Pero -¡Oh, dioses!- un buen día encontramos en los periódicos que en diciembre de 1905, coincidiendo con la Venida de la Virgen, el templo abrió sus puertas y no hubo necesidad de vender las joyas porque una comisión de prohombres, en audiencia privada con el Rey Alfonso XIII, pidió ayuda para aquel asunto del templo y, habiendo encontrado al Borbón en aquel momento con el cuerpo cubano, les pagó toda la reparación. Lo que no sabemos es si las devotas mujeres estuvieron en aquella real audiencia, aunque suponemos que no, porque entonces las mujeres pintaban poco, ya saben que no tenían ni derecho al voto, y alma de milagro, conque audiencia real? Y así acabó la cosa.
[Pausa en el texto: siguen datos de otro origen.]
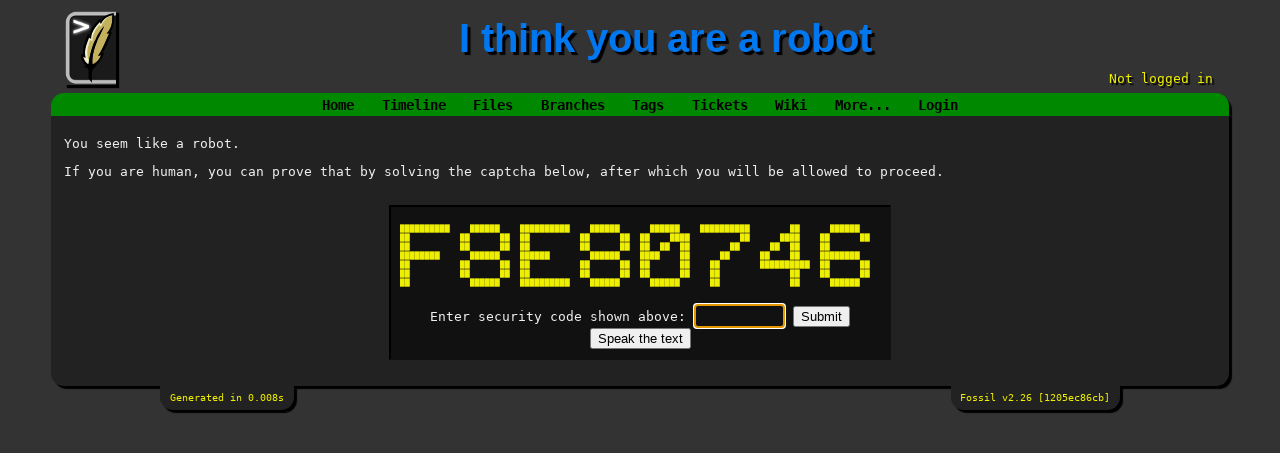

--- FILE ---
content_type: text/html; charset=utf-8
request_url: https://chiselapp.com/user/rkeene/repository/tclreadline/annotate?filename=tclreadlineInit.tcl.in&checkin=405bab1b22f04a9749dc2ea6ff803d8c8de45464
body_size: 1431
content:
<!DOCTYPE html>
<html>
<head>
<base href="https://chiselapp.com/user/rkeene/repository/tclreadline/annotate" />
<title>TclReadLine: I think you are a robot</title>
<link rel="alternate" type="application/rss+xml" title="RSS Feed"
      href="/user/rkeene/repository/tclreadline/timeline.rss" />
<link rel="stylesheet" href="/user/rkeene/repository/tclreadline/style.css?id=c1688736" type="text/css"
      media="screen" />
</head>
<body>
<div class="header">
  <div class="logo">
    
    <a href="https://chiselapp.com/">
      <img src="/user/rkeene/repository/tclreadline/logo?id=174c1196" border="0" alt="TclReadLine">
    </a>
  </div>
  <div class="title">I think you are a robot</div>
  <div class="status"><nobr>Not logged in</nobr><small><div id="clock"></div></small></div>
</div>
<script>
function updateClock(){
  var e = document.getElementById("clock");
  if(e){
    var d = new Date();
    function f(n) {
      return n < 10 ? '0' + n : n;
    }
    e.innerHTML = d.getUTCFullYear()+ '-' +
      f(d.getUTCMonth() + 1) + '-' +
      f(d.getUTCDate())      + ' ' +
      f(d.getUTCHours())     + ':' +
      f(d.getUTCMinutes());
    setTimeout("updateClock();",(60-d.getUTCSeconds())*1000);
  }
}
updateClock();
</script>
<div class="mainmenu">
<a href='/user/rkeene/repository/tclreadline/home'>Home</a>
<a href='/user/rkeene/repository/tclreadline/timeline'>Timeline</a>
<a href='/user/rkeene/repository/tclreadline/dir?ci=tip'>Files</a>
<a href='/user/rkeene/repository/tclreadline/brlist'>Branches</a>
<a href='/user/rkeene/repository/tclreadline/taglist'>Tags</a>
<a href='/user/rkeene/repository/tclreadline/ticket'>Tickets</a>
<a href='/user/rkeene/repository/tclreadline/wiki'>Wiki</a>
<a href='/user/rkeene/repository/tclreadline/sitemap'>More...</a>
<a href='/user/rkeene/repository/tclreadline/login'>Login</a>
</div>
<div class="content"><span id="debugMsg"></span>
<form method='POST' action='/user/rkeene/repository/tclreadline/ityaar'>
<p>You seem like a robot.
Pero, miren, no me resigno a dejar sin evidencia lo que insinúo de los vates, aquellos periodistas inspirados por los mismos dioses del Olimpo, y así les transcribo un pequeño texto de los muchos que en ese camino literario uno se tropieza. Vean cómo se explicaba uno de ellos para decir, ni más ni menos, que llegó la primavera: «Pasaron los tristes días invernales; cesaron los ventisqueros y las granizadas. La fría y húmeda neblina ya no encapucha la cúspide de las montañas ni se extiende por los abros. La Madre Naturaleza se despoja de su manto tristón y adquiere vida juvenil y la tierra engalánase de mil clases de sahumadas y pintorescas florecillas. Los lirios, los jacintos y los rosales que recaman la vera de mi huerto, vístense de ricos atavíos?» (sic.). En fin, se lo advertí.

Por cierto, con respecto a ABROS, el diccionario remite a ABRA, que entre otras cosas dice que es «una abertura ancha y despejada entre dos montañas». El resto de palabros del vate búsquenlas vuesas mercedes en el diccionario si a bien lo tienen. Y pienso que a esta iluminada prosa es a lo que le hubiese llamado nuestro Baltasar Gracián «fárragos». Sin embargo también se encontraban «quintaesencias» entre aquellos paisanos, pues recuerdo un villancico que por allá salió en unas Navidades, y que por lo parco y conciso, vale la pena que también se lo transmita. Decía: El Niño Jesús / nació en un pesebre / donde menos se espera / salta la liebre. Amén.